---- DATA EXTRACT

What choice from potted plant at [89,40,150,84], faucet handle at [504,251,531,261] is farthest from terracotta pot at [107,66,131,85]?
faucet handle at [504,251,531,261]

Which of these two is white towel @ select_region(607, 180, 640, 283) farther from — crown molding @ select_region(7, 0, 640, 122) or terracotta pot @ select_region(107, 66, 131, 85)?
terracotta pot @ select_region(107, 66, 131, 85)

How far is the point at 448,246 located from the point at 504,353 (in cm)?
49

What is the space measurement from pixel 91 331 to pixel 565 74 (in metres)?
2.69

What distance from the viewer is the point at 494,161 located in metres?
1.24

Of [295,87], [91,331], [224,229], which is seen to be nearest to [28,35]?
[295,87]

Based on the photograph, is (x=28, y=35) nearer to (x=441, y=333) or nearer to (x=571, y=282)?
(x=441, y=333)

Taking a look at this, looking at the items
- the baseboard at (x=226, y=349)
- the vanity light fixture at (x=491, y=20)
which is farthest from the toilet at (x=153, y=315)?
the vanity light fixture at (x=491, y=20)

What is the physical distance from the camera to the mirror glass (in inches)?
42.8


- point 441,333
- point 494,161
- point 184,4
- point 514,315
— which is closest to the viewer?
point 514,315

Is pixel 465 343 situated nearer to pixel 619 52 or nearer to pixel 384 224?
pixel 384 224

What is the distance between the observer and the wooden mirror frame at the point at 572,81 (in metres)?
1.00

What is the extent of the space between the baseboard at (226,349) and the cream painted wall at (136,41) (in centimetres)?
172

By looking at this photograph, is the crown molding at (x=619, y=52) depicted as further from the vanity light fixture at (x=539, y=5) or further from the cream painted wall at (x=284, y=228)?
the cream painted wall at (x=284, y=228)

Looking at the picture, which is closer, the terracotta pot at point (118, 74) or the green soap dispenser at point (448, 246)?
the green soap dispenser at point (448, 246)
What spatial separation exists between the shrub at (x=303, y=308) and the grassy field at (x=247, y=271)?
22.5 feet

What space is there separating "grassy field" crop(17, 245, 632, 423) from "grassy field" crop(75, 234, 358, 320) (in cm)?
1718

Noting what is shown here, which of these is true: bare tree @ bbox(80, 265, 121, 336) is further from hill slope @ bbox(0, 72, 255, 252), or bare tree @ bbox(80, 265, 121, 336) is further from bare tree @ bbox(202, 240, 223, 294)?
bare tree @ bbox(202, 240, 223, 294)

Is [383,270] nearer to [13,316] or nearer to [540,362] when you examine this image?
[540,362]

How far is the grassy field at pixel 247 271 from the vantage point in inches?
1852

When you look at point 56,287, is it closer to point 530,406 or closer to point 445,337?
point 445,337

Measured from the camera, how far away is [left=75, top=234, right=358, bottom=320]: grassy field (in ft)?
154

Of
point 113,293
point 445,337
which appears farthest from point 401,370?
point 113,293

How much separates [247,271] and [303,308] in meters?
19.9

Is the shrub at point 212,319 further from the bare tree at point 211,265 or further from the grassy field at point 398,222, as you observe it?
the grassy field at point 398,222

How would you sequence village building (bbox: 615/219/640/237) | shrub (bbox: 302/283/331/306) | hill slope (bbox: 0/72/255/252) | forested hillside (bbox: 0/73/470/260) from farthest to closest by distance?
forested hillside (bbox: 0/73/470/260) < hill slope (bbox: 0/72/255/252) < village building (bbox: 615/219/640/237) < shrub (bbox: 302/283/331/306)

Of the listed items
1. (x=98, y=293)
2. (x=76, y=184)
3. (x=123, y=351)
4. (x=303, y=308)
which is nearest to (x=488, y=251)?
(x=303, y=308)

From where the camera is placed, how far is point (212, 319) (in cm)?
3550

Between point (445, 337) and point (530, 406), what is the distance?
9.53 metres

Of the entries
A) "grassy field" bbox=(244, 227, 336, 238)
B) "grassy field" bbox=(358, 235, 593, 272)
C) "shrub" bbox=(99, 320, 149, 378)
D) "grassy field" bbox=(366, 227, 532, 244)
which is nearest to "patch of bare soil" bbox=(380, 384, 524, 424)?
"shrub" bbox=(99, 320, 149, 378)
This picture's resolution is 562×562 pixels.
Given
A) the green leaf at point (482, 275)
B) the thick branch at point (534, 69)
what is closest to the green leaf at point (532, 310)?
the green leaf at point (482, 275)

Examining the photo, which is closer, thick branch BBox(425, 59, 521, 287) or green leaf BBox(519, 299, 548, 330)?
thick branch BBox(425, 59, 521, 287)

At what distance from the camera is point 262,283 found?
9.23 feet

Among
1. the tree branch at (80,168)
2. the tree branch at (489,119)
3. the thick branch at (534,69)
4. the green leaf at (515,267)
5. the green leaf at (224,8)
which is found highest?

--------

• _WHAT TO DO_: Copy out all of the entries above word for word, keeping every line as it appears.

• _WRITTEN ANSWER_:
What choice from potted plant at [89,40,150,84], faucet handle at [504,251,531,261] is farthest from terracotta pot at [107,66,131,85]?
faucet handle at [504,251,531,261]

Which of these two is white towel @ select_region(607, 180, 640, 283) farther from — crown molding @ select_region(7, 0, 640, 122) or terracotta pot @ select_region(107, 66, 131, 85)?
terracotta pot @ select_region(107, 66, 131, 85)

How far is the point at 448,246 located from the point at 504,353 (in cm)?
49

What is the space measurement from pixel 91 331 to pixel 565 74 (in metres)?
2.69

What distance from the viewer is the point at 494,161 located in metres?
1.24

Of [295,87], [91,331], [224,229], which is seen to be nearest to [28,35]?
[295,87]

Based on the photograph, is (x=28, y=35) nearer to (x=441, y=333) or nearer to (x=571, y=282)?
(x=441, y=333)

Taking a look at this, looking at the items
- the baseboard at (x=226, y=349)
- the vanity light fixture at (x=491, y=20)
which is farthest from the toilet at (x=153, y=315)?
the vanity light fixture at (x=491, y=20)

What is the physical distance from the camera to the mirror glass (in inches)?
42.8


- point 441,333
- point 494,161
- point 184,4
- point 514,315
— which is closest to the viewer?
point 514,315

Is pixel 465 343 situated nearer to pixel 619 52 or nearer to pixel 384 224?
pixel 384 224

What is the distance between the observer and the wooden mirror frame at the point at 572,81 (in metres)?
1.00

What is the extent of the space between the baseboard at (226,349) and the cream painted wall at (136,41) (in centimetres)?
172

By looking at this photograph, is the crown molding at (x=619, y=52) depicted as further from the vanity light fixture at (x=539, y=5) or further from the cream painted wall at (x=284, y=228)?
the cream painted wall at (x=284, y=228)

Looking at the picture, which is closer, the terracotta pot at point (118, 74) or the green soap dispenser at point (448, 246)?
the green soap dispenser at point (448, 246)
What spatial separation exists between the shrub at (x=303, y=308) and the grassy field at (x=247, y=271)?
22.5 feet

What space is there separating "grassy field" crop(17, 245, 632, 423) from "grassy field" crop(75, 234, 358, 320) (in cm)?
1718

Noting what is shown here, which of these is true: bare tree @ bbox(80, 265, 121, 336) is further from hill slope @ bbox(0, 72, 255, 252), or bare tree @ bbox(80, 265, 121, 336) is further from bare tree @ bbox(202, 240, 223, 294)?
bare tree @ bbox(202, 240, 223, 294)

Is [383,270] nearer to [13,316] or nearer to [540,362] when you examine this image?
[540,362]

How far is the grassy field at pixel 247 271 from the vantage point in inches?
1852

When you look at point 56,287, is it closer to point 530,406 or closer to point 445,337?
point 445,337

Measured from the camera, how far away is [left=75, top=234, right=358, bottom=320]: grassy field (in ft)?
154

Of
point 113,293
point 445,337
which appears farthest from point 401,370?
point 113,293

How much separates [247,271] and [303,308] in meters?
19.9

Is the shrub at point 212,319 further from the bare tree at point 211,265 or further from the grassy field at point 398,222, as you observe it?
the grassy field at point 398,222

How would you sequence village building (bbox: 615/219/640/237) | shrub (bbox: 302/283/331/306) | hill slope (bbox: 0/72/255/252) | forested hillside (bbox: 0/73/470/260) from farthest to closest by distance?
forested hillside (bbox: 0/73/470/260) < hill slope (bbox: 0/72/255/252) < village building (bbox: 615/219/640/237) < shrub (bbox: 302/283/331/306)

Of the listed items
1. (x=98, y=293)
2. (x=76, y=184)
3. (x=123, y=351)
4. (x=303, y=308)
which is nearest to (x=488, y=251)?
(x=303, y=308)

From where the camera is placed, how far is point (212, 319) (in cm)?
3550

Between point (445, 337) and point (530, 406), what is the distance?
9.53 metres

Of the entries
A) "grassy field" bbox=(244, 227, 336, 238)
B) "grassy field" bbox=(358, 235, 593, 272)
C) "shrub" bbox=(99, 320, 149, 378)
D) "grassy field" bbox=(366, 227, 532, 244)
which is nearest to "patch of bare soil" bbox=(380, 384, 524, 424)?
"shrub" bbox=(99, 320, 149, 378)
This picture's resolution is 562×562 pixels.
Given
A) the green leaf at point (482, 275)
B) the thick branch at point (534, 69)
what is closest to the green leaf at point (532, 310)?
the green leaf at point (482, 275)

Examining the photo, which is closer, thick branch BBox(425, 59, 521, 287) or green leaf BBox(519, 299, 548, 330)?
thick branch BBox(425, 59, 521, 287)

At what distance from the camera is point 262,283 found?
9.23 feet

Among
1. the tree branch at (80,168)
2. the tree branch at (489,119)
3. the thick branch at (534,69)
4. the green leaf at (515,267)
5. the green leaf at (224,8)
which is found highest?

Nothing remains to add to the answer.